Furthermore, if you are in a position of leadership or authority it is important for you to be sensitive to the needs of people who may have difficulty speaking up, especially in a room full of people. The onus is on you to create an environment where people feel comfortable in voicing their opinions.
A Very Important Disclaimer
Women’s voices are now critiqued almost as much as their bodies. Myriad articles have been written about the vocal sins of uptalking, filler words like like, umm, just, I’m not sure, I think, and the dreaded “vocal fry“. I haven’t talked about any of these speech tics because I tend to agree with authors such as Debra Cameron who argue that critiquing women’s voices is “accepting that there’s a problem with women’s speech, rather than a problem with sexist attitudes to women’s speech.” Besides, I am guilty of all of these from time to time. I also use an excessive amount of emojis in text messages. And, my voice is deeper than most, so I have a natural vocal fry. On the other hand, to be taken seriously in the workplace, it is important to communicate effectively and confidently and uptalking and filler words signify timidness, tentativeness, and lack of surety, even though that is not what the speaker intends.

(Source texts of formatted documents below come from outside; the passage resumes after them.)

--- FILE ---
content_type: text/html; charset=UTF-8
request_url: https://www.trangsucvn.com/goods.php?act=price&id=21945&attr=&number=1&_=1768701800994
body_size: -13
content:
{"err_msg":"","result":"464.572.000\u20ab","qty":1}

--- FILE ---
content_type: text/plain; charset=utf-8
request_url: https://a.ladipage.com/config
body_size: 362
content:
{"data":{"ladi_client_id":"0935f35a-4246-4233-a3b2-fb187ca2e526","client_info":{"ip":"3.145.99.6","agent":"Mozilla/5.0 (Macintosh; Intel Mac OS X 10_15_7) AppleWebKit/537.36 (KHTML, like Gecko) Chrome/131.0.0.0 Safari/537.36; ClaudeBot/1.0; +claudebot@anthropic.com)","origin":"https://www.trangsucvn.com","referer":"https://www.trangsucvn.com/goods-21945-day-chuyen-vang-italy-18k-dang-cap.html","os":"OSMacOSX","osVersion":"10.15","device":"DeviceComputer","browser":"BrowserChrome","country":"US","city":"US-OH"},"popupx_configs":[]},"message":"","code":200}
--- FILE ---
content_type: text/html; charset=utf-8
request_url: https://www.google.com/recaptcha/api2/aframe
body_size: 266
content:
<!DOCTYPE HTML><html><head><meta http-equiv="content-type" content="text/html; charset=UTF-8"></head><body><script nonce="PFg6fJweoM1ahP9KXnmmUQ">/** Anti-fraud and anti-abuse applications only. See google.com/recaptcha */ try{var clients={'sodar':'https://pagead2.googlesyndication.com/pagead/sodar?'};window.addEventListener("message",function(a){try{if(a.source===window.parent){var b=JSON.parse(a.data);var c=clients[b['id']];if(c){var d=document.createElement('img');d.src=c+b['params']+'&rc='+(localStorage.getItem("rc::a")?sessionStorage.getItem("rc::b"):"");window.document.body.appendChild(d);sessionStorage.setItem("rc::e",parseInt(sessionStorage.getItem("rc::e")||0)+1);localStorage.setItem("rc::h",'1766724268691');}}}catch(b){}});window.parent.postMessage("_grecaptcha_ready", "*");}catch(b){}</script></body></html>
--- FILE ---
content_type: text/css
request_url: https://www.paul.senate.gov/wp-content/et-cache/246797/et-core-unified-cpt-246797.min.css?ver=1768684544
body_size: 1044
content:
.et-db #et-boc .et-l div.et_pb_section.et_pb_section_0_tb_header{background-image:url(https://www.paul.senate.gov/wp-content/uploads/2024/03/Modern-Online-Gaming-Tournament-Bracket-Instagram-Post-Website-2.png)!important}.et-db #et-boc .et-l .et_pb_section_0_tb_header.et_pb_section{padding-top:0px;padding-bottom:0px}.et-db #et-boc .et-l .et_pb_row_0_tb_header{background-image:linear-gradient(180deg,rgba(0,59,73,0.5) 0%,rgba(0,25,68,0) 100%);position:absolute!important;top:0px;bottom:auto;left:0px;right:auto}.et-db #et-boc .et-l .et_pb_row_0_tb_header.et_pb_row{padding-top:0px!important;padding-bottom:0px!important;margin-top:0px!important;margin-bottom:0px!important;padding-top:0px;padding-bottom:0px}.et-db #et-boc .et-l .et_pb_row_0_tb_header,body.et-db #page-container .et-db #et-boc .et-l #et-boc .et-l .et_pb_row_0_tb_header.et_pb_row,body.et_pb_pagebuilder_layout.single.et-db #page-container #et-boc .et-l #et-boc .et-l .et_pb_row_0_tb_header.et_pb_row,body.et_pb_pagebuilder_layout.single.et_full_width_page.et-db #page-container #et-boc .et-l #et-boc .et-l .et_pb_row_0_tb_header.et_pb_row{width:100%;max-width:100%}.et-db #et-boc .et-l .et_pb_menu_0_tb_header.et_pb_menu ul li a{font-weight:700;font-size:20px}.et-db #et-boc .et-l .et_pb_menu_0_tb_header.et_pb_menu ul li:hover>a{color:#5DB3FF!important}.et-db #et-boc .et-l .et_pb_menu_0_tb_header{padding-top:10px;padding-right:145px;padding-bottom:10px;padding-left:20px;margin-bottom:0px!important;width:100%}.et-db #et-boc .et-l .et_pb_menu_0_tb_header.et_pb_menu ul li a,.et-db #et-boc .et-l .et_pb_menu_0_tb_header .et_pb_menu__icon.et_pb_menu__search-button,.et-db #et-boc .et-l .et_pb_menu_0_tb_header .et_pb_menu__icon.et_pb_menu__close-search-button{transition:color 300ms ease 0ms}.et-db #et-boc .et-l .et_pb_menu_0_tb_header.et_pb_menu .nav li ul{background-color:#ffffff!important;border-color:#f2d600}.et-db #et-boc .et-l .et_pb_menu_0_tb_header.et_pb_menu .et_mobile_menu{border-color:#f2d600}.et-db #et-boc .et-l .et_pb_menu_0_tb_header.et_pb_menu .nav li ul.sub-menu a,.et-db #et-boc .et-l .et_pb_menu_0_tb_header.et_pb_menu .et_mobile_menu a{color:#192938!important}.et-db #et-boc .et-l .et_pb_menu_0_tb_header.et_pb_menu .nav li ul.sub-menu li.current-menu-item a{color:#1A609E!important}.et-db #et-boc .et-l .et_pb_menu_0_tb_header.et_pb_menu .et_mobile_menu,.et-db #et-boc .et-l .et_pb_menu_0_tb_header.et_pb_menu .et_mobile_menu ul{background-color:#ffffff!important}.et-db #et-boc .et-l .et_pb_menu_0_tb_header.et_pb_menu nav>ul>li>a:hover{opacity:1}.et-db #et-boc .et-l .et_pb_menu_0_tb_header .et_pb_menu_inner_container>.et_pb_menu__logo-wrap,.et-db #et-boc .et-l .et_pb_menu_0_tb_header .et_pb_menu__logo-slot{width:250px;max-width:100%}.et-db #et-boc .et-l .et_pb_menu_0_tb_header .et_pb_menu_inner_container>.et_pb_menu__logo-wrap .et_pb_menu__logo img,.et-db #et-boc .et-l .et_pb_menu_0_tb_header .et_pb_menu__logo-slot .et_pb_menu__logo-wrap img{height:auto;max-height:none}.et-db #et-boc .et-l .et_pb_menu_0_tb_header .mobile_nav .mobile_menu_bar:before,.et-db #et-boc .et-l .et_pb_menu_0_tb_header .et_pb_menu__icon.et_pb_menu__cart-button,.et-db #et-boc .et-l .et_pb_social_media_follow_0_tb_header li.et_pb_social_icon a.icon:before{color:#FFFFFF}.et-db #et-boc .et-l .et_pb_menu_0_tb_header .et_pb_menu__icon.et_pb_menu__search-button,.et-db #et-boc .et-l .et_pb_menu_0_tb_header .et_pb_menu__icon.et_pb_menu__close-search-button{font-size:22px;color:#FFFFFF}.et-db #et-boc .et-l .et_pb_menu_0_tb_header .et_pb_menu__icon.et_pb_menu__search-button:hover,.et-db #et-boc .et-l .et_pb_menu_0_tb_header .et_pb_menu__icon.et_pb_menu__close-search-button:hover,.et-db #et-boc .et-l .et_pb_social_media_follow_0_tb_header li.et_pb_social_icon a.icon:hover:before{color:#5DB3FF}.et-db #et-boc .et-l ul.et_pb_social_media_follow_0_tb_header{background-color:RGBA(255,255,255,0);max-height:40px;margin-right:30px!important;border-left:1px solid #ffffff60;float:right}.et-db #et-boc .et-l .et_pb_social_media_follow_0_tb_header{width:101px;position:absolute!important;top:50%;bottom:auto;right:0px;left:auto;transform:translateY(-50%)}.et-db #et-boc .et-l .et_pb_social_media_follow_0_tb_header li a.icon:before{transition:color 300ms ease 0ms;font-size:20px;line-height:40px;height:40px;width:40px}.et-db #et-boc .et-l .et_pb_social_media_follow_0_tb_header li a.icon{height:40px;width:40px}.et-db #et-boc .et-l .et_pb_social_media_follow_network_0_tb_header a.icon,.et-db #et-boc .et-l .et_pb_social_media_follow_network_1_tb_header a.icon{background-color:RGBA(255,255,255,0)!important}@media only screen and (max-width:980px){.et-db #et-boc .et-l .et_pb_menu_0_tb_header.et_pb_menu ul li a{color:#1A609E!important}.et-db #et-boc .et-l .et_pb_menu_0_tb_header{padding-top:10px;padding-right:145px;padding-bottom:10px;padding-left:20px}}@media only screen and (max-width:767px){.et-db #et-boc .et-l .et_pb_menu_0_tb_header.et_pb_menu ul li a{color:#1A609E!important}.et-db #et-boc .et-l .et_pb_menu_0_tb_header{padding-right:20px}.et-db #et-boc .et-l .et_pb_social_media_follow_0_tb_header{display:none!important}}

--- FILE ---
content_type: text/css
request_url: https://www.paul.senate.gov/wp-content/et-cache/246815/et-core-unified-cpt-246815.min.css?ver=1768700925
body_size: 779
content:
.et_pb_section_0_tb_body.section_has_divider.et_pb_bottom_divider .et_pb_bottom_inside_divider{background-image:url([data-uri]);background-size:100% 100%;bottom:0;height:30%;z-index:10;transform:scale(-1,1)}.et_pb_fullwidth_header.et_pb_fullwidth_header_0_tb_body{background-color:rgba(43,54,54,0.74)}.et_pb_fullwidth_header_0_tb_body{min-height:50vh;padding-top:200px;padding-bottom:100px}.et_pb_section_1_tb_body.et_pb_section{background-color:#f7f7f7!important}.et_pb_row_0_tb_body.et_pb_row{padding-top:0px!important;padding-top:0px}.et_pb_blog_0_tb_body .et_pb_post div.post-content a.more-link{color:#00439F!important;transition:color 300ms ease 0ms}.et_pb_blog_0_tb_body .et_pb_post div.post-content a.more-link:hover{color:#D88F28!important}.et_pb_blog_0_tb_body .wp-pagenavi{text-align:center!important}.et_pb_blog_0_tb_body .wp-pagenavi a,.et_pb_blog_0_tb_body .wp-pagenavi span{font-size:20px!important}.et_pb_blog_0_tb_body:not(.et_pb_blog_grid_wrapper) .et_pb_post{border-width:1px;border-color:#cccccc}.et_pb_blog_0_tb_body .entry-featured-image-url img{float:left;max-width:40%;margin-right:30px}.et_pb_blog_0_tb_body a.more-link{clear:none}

This is true of academia, in particular. I’m still conflicted on this topic because sometimes I find the aforementioned vocal tics annoying in myself and others!
The fact is that, while both men and women exhibit these tics in communication, women are unfairly criticized for them. Furthermore, Robin Lakoff, an expert on the subject from UC Berkeley, says that these vocal tics signify that women’s speech is more evolved to be adaptable and empathetic to others’ needs by establishing connection through the use of phrases like I guess, I think, actually etc. Ann Friedman, in her New Yorker article, argues that we should just get over the way women talk, concluding that women should ignore all advice that asks them to change their speech habits. .
However, while I agree with most of what they are saying, I disagree with both Lakoff and Friedman’s black and white approach. In an ideal world, everybody would be taken seriously no matter how they spoke, but the fact is that all genders are judged on their linguistic and social behaviour. And some women of certain social classes and racial backgrounds have specific obstacles with regard to speech and presentation that Lakoff and Friedman do not consider. Therefore, I agree when Naomi Wolf says:
We should not ask young women to put on fake voices or to alter essential parts of themselves. But in my experience of teaching voice to women for two decades, when a young woman is encouraged to own her power and is given basic skills in claiming her own voice then huge, good changes follow.
I believe we need to stop judging women’s intelligence based on how they speak. While professionalism should be encouraged, we need to keep challenging what our perceptions of “professionalism” are actually based on. When I began to work on becoming more assertive, I didn’t consider the gender component until I started noticing the differences which were so apparent. Regardless, I chose to think about what I wanted my voice to be, and the power I wanted it to have when I spoke. I don’t think I “altered essential parts of myself,” rather by confronting my fears and the false beliefs that motivated specific language and vocal behaviours which I felt were impediments to success, I grew more confident and I was heard. My voice became more powerful and I became less afraid.